Photosynthesis was perfected by the plant world over more than 3 billion years of evolution. It drives the entire living world and it is the primary source of all fossil fuels.

Ancient sunshine

Climate change became a problem only when humans started to extract ancient sunshine in the form of coal, oil and natural gas, stored in the Carboniferous rocks, and put it back in the atmosphere.

Just as wood fires from felled timber make no difference to the atmosphere’s carbon dioxide levels — because the same forest that shelters the fallen tree will absorb it again — so biofuels converted from surplus maize or sugarcane should, in theory, make no difference to global warming.

So the idea of what the Harvard team call “bionic leaf 2.0” is an attractive one. It could deliver liquid fuels in convenient form that would make no difference to the planet’s overall carbon budget. In effect, it could bypass the vegetation stage.

“It’s an important discovery.
It says we can do better
than photosynthesis.”

Chemists and engineers the world over are racing to exploit human ingenuity and deliver brilliant solutions, including artificial leaves that can capture carbon dioxide. The challenge is to do so effectively, cheaply and on a massive scale.

Which is why Professor Nocera’s lab teamed up with microbiologists led by biochemist and systems biologist Pamela Silver, of Harvard Medical School.

The scientists report in Science journal that they have devised a hybrid system based on cobalt-phosphorus alloy catalyst partnered with bacteria called Ralstonia eutropha, which splits water into oxygen and hydrogen at low voltages.

Organic chemistry

The microbes consume the free hydrogen and, in the presence of oxygen and carbon dioxide, begin some organic chemistry. So far, the system has made isobutanol and isopentanol, and even a bio-plastic precursor product.

The Harvard scientists say their bionic leaf converts solar energy to biomass with an efficiency of 10%. The fastest-growing plants do the same with an efficiency of 1%.

What works in a laboratory may be tricky to translate into large-scale production, but the researchers are confident they have something that works.

Professor Nocera says: “It’s an important discovery. It says we can do better than photosynthesis.

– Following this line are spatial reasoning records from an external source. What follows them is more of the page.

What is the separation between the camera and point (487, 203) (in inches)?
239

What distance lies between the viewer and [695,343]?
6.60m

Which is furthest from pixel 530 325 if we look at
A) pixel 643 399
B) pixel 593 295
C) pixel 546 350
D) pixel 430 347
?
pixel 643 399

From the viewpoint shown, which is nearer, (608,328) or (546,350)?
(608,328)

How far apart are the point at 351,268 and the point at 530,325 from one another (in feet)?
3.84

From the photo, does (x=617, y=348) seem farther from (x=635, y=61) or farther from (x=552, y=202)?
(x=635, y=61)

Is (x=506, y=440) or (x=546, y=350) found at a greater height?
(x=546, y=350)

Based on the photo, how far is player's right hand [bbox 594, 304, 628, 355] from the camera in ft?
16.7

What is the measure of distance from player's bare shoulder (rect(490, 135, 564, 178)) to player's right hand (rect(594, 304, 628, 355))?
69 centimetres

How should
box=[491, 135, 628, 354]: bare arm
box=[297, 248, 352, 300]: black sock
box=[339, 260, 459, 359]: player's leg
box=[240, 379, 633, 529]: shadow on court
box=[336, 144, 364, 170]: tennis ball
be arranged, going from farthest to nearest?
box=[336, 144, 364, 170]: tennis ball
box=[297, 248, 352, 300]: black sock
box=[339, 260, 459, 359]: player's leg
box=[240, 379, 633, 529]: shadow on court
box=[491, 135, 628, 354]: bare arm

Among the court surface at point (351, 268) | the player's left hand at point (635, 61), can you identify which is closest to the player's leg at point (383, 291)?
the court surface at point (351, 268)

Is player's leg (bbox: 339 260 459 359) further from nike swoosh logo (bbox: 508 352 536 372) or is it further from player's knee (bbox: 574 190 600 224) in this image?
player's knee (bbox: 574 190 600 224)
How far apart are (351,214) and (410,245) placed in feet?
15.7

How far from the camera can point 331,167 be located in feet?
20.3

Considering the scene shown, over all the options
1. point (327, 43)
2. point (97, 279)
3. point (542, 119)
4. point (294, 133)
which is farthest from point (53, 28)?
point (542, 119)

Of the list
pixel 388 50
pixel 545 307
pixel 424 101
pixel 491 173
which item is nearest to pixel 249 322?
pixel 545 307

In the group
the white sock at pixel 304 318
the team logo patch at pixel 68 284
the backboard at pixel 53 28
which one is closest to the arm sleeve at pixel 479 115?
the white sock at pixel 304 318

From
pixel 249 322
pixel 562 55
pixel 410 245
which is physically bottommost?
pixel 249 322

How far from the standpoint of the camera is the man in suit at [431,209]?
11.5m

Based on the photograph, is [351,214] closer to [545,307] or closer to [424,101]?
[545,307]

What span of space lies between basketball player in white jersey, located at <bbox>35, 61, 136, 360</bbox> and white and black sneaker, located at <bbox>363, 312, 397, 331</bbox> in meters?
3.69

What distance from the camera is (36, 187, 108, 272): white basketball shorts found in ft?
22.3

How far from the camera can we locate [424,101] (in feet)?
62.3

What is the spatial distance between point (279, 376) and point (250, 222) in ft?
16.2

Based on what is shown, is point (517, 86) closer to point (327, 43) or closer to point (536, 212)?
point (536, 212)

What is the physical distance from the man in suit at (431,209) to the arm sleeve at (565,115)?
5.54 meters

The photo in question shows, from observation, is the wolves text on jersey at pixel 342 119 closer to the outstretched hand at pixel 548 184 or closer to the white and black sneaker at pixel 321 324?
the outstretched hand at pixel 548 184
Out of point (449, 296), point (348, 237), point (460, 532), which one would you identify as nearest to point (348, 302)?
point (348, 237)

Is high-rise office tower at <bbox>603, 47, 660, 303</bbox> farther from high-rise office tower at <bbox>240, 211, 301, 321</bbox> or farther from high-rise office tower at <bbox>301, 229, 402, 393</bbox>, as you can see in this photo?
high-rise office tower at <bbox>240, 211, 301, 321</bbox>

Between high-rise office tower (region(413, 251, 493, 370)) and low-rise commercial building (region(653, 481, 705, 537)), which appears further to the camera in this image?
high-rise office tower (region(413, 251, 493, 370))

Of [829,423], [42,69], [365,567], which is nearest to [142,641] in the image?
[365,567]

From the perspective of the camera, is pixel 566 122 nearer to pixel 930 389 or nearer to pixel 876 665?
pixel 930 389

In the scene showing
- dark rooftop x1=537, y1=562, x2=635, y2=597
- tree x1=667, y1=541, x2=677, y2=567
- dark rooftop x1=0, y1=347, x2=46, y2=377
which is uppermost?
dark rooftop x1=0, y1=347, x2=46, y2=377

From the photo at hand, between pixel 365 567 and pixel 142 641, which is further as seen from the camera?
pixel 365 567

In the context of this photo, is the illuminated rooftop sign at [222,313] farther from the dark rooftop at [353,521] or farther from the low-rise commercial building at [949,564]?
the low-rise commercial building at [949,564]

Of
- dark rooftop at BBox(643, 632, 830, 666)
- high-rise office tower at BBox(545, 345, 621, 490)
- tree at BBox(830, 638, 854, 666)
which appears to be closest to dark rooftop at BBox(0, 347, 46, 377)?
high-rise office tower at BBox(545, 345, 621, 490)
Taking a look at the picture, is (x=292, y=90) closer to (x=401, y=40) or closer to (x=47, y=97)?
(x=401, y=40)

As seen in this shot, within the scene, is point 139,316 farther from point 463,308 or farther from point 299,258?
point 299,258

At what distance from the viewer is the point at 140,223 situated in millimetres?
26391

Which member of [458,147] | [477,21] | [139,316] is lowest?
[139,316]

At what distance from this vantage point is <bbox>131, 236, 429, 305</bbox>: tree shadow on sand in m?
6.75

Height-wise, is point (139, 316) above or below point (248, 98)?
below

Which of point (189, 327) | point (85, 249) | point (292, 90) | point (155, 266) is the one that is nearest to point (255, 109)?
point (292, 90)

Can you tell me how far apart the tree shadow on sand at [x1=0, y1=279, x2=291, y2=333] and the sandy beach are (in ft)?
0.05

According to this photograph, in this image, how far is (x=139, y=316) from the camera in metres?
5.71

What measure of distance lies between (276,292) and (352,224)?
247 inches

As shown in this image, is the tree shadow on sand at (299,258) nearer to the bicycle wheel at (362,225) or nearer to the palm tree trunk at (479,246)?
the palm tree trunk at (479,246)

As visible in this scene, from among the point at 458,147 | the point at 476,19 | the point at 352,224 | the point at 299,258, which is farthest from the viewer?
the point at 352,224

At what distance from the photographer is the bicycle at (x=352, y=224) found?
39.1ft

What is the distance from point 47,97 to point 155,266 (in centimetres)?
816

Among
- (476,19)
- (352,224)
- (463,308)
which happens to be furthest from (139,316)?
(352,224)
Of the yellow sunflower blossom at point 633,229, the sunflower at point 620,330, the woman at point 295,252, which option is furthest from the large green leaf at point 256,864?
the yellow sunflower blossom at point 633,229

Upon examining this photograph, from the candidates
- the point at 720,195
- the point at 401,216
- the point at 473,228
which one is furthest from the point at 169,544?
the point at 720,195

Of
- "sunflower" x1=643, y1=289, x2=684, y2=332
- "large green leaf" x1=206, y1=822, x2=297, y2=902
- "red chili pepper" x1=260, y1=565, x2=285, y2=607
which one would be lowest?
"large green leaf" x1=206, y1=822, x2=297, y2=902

But I also want to bring this technology to the developing world as well.

“If you think about it, photosynthesis is amazing. It takes sunlight, water and air — and then look at a tree. That’s exactly what we did, but we can do it significantly better, because we turn all that energy into a fuel.”

Tim Radford, a founding editor of Climate News Network, worked for The Guardian for 32 years, for most of that time as science editor. He has been covering climate change since 1988.